───── SOURCE DATA ─────

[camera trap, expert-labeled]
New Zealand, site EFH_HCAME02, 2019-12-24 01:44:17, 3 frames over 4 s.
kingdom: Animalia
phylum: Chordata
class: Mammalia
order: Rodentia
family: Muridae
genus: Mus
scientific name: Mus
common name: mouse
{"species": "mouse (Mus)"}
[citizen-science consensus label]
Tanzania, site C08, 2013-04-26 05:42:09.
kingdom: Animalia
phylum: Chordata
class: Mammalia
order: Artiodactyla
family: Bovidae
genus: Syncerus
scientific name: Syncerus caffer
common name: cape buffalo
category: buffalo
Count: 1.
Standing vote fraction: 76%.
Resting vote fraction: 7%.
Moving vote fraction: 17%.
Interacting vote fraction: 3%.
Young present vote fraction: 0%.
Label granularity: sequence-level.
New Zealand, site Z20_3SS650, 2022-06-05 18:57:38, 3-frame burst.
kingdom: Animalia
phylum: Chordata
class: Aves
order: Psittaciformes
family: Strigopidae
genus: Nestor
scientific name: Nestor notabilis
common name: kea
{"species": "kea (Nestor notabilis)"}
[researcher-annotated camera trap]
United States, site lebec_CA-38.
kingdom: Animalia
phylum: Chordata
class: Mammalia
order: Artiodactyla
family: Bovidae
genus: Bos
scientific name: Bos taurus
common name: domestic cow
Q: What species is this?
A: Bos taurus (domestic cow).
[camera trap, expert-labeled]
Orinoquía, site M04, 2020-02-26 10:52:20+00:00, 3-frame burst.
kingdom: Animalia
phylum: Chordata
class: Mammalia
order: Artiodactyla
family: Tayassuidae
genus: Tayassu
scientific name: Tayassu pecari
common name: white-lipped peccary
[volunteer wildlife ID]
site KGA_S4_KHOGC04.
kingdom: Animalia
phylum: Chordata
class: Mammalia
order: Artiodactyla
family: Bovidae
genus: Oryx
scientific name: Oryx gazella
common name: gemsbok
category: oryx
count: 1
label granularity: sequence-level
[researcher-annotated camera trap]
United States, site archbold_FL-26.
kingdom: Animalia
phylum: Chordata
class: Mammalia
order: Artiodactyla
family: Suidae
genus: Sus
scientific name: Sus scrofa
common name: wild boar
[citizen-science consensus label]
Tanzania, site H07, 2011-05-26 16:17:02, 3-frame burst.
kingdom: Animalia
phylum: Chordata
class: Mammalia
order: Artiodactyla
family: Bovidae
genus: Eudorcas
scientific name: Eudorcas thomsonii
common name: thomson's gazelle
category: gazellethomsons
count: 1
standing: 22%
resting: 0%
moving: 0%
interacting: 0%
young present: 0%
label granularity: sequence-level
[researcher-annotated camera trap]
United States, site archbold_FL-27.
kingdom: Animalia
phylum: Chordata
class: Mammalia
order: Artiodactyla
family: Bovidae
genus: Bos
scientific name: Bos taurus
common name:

─────

## INSTRUCTIONS FOR THE TASK:
Only the lines holding the word "States" belong in the answer; copy them from the listing above.

## EXERCISE ANSWER:
United States, site lebec_CA-38.
United States, site archbold_FL-26.
United States, site archbold_FL-27.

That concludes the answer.